Some beauty organisations have been advocating for the closure of the textured hair knowledge gap for decades.

The New York and Connecticut laws have been championed by the Professional Beauty Association, which lobbies legislators on issues affecting the beauty industry, as well as the Textured Hair Collective, an alliance of hair industry leaders with a goal of making hair education more inclusive. The Textured Hair Collective has corporate members including hair care brands Deva Curl, Aveda and beauty conglomerate L’Oréal.

The professional beauty services industry does not have a national standard for occupational licensing, which means cosmetology schools in different states could have drastically different curricula. This is in stark contrast with markets such as the UK which has mandated textured hair education through its National Occupational Standards. This has meant that the two lobbying groups must approach lawmakers in all 50 US states in order to get these bills passed across the country.

Consumer brands who have historically influenced the textured hair education space, such as Deva Curl, which owned and operated a hair academy training stylists on the treatment of textured hair, will likely benefit from cosmetology schools seeking their expertise when developing their new curricula, said Malek Varano, Deva Curl’s senior director of global brand and digital marketing.

Penetrating the school system would be a way for brands like Deva Curl to increase consumer awareness, she added.

How will they be enforced?

Cosmetology schools will be responsible for updating their own curricula. In New York, the schools were given six months from the law’s passing in November to its adoption in April to develop a new textured hair course. Cosmetology schools that fail to adopt new curricula or expand their textured hair courses will face civil penalties such as fines.

Licensing exams in Louisiana, New York, Minnesota and Connecticut will include textured-hair specific questions that students will be expected to answer correctly for them to receive an operating licence. The laws will only affect new graduates from cosmetology schools and will not impact stylists who were licensed in previous years.
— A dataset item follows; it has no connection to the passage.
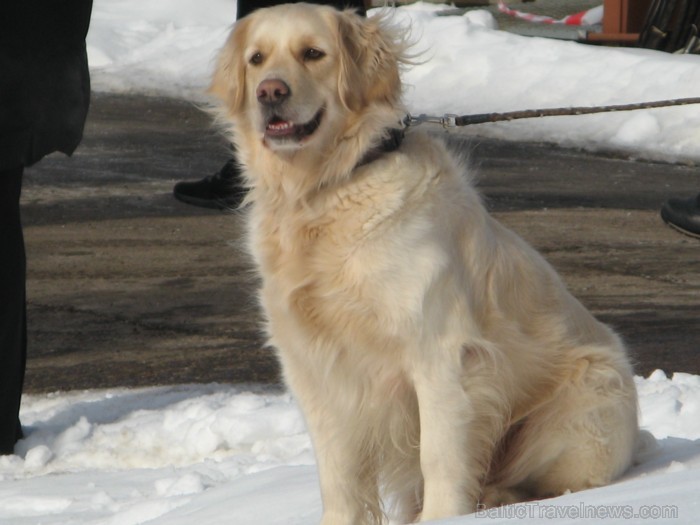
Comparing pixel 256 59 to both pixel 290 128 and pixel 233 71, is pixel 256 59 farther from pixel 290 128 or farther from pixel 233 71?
pixel 290 128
Reddy said the adoption of the new curricula should not be a heavy lift for schools as the two major textbooks cosmetology students use, Milady and Pivot Point, already include sections on styling textured hair.

“We’re asking that they use the information in the books, and that they integrate that information every day, not just for a small segment of the student’s training,” she said.

What about existing salons that don’t yet provide textured hair services?

While the laws don’t go as far as offering additional training for existing hair care professionals, salons that opt to hire new cosmetology graduates will benefit from their mandated textured hair training. If they choose to embrace this new required expertise, they have the opportunity to garner a new set of diverse clientele and boost revenues, according to Reddy.

Still, these businesses would have to build trust with a set of consumers that have historically been excluded, and winning them over may be an uphill battle.